For investors looking for momentum, PIMCO Enhanced Short Maturity Active ETF (MINT - Free Report) is probably a suitable pick. The fund just hit a 52-week high and is up 5.4% from its 52-week low price of $96.77/share.
Let’s take a look at the fund and its near-term outlook to gain an insight into where it might be headed:
MINT in Focus
This ETF seeks maximum current income, consistent with preservation of capital and daily liquidity. It has AUM of $13.88 billion and charges adjusted expense ratio of 35 basis points.
Why the Move?
Wall Street witnessed a rough three-day stretch beginning Sep 3, after a strong August. The rough patch, marked by the sharp sell-off in technology stocks, could have been a result of people rushing to book profits, probably due to worries over high valuations, uncertainty over another pandemic stimulus-relief package, budget negotiations and the approaching elections. Also, September is historically considered the worst month for the stock market.

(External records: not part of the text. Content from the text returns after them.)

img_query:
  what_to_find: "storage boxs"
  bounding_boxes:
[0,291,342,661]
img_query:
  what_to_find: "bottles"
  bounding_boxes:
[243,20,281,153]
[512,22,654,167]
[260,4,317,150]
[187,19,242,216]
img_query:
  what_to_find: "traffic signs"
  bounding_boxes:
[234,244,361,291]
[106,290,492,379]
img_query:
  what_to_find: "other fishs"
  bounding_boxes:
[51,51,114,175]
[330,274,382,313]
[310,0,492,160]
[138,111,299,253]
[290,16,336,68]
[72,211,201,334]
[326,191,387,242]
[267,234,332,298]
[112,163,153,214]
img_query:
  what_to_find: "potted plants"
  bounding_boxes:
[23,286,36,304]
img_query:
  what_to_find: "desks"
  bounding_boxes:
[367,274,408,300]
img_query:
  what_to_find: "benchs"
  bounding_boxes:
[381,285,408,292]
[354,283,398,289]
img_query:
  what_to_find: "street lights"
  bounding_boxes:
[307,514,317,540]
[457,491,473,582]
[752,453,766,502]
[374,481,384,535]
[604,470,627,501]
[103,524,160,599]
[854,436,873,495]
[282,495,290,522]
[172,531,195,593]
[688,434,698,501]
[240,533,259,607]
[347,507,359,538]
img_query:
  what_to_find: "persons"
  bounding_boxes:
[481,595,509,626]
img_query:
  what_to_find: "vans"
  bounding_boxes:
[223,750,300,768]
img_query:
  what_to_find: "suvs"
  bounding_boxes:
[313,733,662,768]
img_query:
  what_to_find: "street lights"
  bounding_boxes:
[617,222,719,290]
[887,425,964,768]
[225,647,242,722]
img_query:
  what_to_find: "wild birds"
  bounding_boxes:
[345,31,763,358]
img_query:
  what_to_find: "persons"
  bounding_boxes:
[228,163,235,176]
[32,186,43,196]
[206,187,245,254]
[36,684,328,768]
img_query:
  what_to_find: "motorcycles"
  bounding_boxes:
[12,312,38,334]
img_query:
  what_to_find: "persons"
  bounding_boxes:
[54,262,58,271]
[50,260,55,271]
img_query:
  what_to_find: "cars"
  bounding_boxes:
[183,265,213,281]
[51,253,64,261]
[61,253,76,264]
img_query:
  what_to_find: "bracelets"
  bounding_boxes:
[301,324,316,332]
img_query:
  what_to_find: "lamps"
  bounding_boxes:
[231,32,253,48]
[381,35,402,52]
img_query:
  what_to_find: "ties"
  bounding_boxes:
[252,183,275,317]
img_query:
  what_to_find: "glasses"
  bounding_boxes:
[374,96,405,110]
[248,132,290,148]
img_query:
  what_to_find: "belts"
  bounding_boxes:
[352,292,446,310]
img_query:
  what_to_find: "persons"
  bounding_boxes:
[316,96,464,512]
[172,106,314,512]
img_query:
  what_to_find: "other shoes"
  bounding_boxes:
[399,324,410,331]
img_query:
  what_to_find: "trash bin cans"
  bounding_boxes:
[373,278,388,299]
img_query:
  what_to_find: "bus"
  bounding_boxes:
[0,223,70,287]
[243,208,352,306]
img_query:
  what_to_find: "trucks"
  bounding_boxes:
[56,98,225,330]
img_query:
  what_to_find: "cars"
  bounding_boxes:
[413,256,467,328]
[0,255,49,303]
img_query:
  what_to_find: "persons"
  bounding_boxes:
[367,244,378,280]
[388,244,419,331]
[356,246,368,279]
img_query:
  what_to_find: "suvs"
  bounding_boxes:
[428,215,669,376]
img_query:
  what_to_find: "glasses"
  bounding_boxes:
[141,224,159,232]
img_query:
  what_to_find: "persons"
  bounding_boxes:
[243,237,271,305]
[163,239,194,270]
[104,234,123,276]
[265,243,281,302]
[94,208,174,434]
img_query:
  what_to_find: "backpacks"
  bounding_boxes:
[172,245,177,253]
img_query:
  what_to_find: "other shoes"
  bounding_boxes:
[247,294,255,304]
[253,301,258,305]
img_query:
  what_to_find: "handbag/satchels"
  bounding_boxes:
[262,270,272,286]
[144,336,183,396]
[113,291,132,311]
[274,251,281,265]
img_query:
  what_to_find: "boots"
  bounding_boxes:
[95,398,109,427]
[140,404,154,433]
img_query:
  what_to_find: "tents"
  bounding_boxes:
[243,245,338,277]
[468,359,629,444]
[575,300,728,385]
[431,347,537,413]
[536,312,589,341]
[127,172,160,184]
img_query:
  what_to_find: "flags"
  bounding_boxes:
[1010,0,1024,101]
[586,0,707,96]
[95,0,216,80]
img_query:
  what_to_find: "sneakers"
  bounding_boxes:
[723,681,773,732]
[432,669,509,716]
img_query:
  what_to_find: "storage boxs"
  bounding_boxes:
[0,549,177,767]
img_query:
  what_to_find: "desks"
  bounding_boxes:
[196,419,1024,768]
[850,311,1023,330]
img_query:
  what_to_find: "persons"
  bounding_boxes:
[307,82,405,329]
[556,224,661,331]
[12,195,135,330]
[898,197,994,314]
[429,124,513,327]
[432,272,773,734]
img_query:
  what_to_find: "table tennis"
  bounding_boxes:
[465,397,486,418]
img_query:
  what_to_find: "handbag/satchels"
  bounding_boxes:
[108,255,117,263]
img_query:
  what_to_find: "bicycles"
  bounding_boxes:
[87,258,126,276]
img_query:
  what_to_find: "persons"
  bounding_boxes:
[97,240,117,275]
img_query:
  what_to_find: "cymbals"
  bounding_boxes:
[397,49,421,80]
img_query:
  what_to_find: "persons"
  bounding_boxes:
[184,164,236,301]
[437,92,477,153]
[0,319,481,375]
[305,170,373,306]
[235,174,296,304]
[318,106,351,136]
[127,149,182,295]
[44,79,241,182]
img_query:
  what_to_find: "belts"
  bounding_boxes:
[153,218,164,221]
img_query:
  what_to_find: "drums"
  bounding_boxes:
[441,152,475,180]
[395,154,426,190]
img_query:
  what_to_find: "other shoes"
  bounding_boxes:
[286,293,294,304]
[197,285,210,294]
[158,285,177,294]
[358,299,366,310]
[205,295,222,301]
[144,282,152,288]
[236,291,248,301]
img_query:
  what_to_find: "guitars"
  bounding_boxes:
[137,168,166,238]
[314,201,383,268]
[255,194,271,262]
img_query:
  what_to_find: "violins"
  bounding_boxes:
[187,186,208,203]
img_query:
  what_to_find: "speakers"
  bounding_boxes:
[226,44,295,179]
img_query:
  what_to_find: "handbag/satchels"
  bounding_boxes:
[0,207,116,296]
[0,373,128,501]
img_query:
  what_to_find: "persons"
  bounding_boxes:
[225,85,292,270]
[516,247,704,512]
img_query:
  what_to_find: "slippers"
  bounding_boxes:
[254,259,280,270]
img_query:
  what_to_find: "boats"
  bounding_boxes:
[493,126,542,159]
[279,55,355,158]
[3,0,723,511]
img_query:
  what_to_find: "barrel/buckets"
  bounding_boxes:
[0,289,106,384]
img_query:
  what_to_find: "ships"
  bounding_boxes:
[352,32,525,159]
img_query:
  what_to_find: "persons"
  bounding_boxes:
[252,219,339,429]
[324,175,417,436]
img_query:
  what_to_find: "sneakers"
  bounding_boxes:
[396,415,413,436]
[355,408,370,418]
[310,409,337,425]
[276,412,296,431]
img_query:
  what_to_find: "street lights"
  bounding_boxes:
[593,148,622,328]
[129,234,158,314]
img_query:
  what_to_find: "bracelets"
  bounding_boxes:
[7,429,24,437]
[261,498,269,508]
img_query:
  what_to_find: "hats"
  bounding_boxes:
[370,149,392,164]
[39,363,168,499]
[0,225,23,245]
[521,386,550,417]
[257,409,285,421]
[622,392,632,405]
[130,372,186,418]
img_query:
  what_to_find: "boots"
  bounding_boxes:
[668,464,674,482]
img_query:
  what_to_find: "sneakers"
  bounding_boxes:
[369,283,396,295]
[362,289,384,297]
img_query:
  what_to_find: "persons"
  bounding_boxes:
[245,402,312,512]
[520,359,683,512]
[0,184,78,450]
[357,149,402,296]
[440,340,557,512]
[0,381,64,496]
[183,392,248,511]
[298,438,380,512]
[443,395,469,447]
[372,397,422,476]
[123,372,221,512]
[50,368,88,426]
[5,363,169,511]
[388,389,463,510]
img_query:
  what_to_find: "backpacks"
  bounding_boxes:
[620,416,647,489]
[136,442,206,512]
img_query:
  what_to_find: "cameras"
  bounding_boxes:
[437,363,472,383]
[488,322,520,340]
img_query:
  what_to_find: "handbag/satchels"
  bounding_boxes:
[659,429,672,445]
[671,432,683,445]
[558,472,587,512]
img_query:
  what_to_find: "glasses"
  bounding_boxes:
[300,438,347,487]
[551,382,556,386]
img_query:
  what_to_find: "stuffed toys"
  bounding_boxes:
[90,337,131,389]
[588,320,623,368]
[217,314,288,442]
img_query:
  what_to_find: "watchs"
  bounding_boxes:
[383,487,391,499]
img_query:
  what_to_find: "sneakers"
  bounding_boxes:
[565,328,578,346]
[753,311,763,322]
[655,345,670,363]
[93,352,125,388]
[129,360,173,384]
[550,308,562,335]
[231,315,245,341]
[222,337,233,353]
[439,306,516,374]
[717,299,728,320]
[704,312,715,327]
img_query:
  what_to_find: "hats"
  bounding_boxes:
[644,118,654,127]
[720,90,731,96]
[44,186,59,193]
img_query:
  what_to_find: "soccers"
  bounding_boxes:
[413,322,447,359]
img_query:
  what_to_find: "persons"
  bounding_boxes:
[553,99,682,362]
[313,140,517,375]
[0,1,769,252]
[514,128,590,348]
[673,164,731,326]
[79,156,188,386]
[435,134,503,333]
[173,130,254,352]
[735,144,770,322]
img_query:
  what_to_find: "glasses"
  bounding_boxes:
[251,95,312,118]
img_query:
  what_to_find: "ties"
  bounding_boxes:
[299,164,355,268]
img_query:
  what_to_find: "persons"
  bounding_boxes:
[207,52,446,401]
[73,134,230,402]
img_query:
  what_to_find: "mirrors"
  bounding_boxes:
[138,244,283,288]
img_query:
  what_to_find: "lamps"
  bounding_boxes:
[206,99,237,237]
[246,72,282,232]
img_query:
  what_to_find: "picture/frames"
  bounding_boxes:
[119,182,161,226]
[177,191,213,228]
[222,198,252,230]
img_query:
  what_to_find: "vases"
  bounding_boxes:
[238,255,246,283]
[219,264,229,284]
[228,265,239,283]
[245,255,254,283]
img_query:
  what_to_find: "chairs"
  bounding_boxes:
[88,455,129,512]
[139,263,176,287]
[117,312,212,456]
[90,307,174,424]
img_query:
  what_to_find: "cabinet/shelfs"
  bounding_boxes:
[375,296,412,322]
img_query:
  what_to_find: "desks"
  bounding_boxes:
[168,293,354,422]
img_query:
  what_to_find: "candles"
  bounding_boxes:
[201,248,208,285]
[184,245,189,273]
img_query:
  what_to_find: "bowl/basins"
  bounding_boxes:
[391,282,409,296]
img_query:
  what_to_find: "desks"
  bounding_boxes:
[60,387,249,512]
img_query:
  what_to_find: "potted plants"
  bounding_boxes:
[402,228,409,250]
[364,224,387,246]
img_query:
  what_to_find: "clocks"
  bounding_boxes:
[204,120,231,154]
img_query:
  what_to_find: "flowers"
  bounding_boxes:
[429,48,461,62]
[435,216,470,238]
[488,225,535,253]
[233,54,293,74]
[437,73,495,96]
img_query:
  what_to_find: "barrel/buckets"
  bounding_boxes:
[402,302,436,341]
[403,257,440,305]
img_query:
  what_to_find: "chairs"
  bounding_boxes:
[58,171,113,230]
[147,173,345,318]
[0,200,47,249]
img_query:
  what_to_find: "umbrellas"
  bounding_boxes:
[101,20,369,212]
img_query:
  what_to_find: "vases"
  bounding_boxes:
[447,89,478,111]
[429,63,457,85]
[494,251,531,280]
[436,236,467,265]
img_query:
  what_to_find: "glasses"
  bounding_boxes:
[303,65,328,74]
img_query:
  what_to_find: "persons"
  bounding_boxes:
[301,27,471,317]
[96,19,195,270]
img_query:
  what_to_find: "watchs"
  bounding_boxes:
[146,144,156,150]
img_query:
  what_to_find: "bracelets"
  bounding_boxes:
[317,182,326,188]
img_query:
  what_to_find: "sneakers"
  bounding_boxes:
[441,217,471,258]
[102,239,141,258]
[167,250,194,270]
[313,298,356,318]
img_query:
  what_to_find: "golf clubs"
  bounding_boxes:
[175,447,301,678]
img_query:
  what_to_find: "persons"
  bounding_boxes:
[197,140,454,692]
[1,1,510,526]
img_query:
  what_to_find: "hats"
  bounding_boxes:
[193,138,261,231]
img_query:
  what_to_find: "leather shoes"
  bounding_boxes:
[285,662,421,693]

Per the LPL Financial data in a Yahoo Finance article, the S&P 500 has fallen about 1% on average in September since 1950. In such a scenario, funds primarily aiming to generate greater income and total return potential than money market funds can see higher demand and appear to be safer options. This is making funds like MINT an attractive investment option.
More Gains Ahead?
It seems like the fund will remain strong, with a positive weighted alpha of 0.70, which gives cues of further rally.